§ PROBLEM TO SOLVE
Please copy the rows below word for word, changing nothing.
--- Start of SOURCE RECORDS ---
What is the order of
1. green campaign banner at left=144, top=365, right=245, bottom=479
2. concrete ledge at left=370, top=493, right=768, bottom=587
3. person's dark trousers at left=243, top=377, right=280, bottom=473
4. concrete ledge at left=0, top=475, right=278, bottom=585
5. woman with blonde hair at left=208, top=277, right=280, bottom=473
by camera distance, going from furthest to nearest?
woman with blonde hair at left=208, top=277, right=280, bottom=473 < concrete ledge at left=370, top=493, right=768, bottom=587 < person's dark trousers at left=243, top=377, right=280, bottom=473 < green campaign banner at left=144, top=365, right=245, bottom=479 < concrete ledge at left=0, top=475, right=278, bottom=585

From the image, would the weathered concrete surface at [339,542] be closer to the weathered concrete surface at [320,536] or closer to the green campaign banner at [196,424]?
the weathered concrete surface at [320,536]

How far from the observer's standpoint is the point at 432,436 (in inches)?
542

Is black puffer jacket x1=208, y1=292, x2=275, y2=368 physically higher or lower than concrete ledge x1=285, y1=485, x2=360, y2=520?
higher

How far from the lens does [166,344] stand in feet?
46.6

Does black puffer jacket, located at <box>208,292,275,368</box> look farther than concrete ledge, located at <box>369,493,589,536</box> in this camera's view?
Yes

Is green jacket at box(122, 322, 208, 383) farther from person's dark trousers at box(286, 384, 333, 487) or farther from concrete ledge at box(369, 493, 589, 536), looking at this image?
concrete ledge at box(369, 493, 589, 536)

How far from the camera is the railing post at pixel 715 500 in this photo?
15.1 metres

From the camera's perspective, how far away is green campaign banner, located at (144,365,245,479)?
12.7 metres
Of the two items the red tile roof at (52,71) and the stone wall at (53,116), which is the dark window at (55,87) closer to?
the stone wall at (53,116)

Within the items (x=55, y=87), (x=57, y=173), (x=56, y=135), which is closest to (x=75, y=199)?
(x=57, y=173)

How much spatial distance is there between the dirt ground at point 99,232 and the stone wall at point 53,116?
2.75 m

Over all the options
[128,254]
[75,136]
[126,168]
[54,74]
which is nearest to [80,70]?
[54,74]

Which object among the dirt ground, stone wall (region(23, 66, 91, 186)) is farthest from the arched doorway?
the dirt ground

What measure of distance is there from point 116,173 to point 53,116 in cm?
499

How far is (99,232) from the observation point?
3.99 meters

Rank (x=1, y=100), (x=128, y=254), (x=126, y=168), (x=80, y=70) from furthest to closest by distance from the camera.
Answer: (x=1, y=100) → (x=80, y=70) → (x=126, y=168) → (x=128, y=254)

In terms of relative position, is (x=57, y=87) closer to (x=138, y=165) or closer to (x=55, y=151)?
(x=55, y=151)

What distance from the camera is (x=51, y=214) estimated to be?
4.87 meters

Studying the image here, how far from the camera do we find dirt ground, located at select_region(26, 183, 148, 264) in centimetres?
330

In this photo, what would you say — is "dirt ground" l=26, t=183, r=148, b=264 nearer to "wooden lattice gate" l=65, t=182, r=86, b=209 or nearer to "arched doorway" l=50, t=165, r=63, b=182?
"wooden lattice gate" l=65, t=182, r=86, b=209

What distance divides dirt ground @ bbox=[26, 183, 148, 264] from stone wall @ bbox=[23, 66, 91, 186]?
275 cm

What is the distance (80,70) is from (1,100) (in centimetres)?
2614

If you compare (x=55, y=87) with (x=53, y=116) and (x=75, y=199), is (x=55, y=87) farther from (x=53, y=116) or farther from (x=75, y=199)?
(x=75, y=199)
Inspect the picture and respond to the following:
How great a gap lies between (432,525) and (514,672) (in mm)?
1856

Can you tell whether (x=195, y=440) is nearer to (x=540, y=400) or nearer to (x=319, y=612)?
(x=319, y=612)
--- End of SOURCE RECORDS ---
§ SOLUTION TO THIS TASK
What is the order of
1. green campaign banner at left=144, top=365, right=245, bottom=479
2. concrete ledge at left=370, top=493, right=768, bottom=587
3. person's dark trousers at left=243, top=377, right=280, bottom=473
4. concrete ledge at left=0, top=475, right=278, bottom=585
5. woman with blonde hair at left=208, top=277, right=280, bottom=473
by camera distance, going from furthest to nearest?
woman with blonde hair at left=208, top=277, right=280, bottom=473 < concrete ledge at left=370, top=493, right=768, bottom=587 < person's dark trousers at left=243, top=377, right=280, bottom=473 < green campaign banner at left=144, top=365, right=245, bottom=479 < concrete ledge at left=0, top=475, right=278, bottom=585

From the image, would the weathered concrete surface at [339,542] be closer to the weathered concrete surface at [320,536] or closer to the green campaign banner at [196,424]?
the weathered concrete surface at [320,536]

How far from the observer's standpoint is the point at 432,436 (in inches)?
542

Is black puffer jacket x1=208, y1=292, x2=275, y2=368 physically higher or lower than concrete ledge x1=285, y1=485, x2=360, y2=520?
higher

How far from the lens does [166,344] stand in feet?
46.6

Does black puffer jacket, located at <box>208,292,275,368</box> look farther than concrete ledge, located at <box>369,493,589,536</box> in this camera's view?
Yes

Is green jacket at box(122, 322, 208, 383) farther from person's dark trousers at box(286, 384, 333, 487) or farther from concrete ledge at box(369, 493, 589, 536), looking at this image?
concrete ledge at box(369, 493, 589, 536)

How far from the camera is the railing post at pixel 715 500 in this photo?
15.1 metres

From the camera's perspective, how far away is green campaign banner, located at (144,365,245,479)?
12.7 metres
Of the two items the red tile roof at (52,71) and the stone wall at (53,116), which is the dark window at (55,87) closer to?
the stone wall at (53,116)

Within the items (x=55, y=87), (x=57, y=173), (x=56, y=135), which is closest to (x=75, y=199)?
(x=57, y=173)

How much spatial distance is there between the dirt ground at point 99,232 and the stone wall at point 53,116?
2.75 m

Over all the options
[128,254]
[75,136]
[126,168]
[54,74]
which is nearest to [80,70]?
[54,74]

Which object among the dirt ground, stone wall (region(23, 66, 91, 186)) is farthest from the arched doorway?
the dirt ground

What measure of distance is there from point 116,173 to point 53,116 in cm?
499

How far is (99,232) from the observation point?
3.99 meters

Rank (x=1, y=100), (x=128, y=254), (x=126, y=168), (x=80, y=70) from furthest to closest by distance from the camera.
Answer: (x=1, y=100) → (x=80, y=70) → (x=126, y=168) → (x=128, y=254)

In terms of relative position, is (x=57, y=87) closer to (x=138, y=165) or closer to (x=55, y=151)?
(x=55, y=151)

What distance from the camera is (x=51, y=214) estimated to be?
4.87 meters

Studying the image here, how far from the camera do we find dirt ground, located at select_region(26, 183, 148, 264) in centimetres?
330

In this photo, what would you say — is "dirt ground" l=26, t=183, r=148, b=264 nearer to "wooden lattice gate" l=65, t=182, r=86, b=209 or nearer to "arched doorway" l=50, t=165, r=63, b=182?
"wooden lattice gate" l=65, t=182, r=86, b=209

What distance divides dirt ground @ bbox=[26, 183, 148, 264] from stone wall @ bbox=[23, 66, 91, 186]?
275 cm

What is the distance (80,70) is from (1,100) (in centimetres)?
2614

If you compare (x=55, y=87) with (x=53, y=116) and (x=75, y=199), is (x=55, y=87) farther from (x=53, y=116) or farther from (x=75, y=199)?
(x=75, y=199)
Inspect the picture and respond to the following:
How great a gap lies between (432,525) and (514,672) (in mm)?
1856

Can you tell whether (x=195, y=440) is nearer to (x=540, y=400) or nearer to (x=319, y=612)?
(x=319, y=612)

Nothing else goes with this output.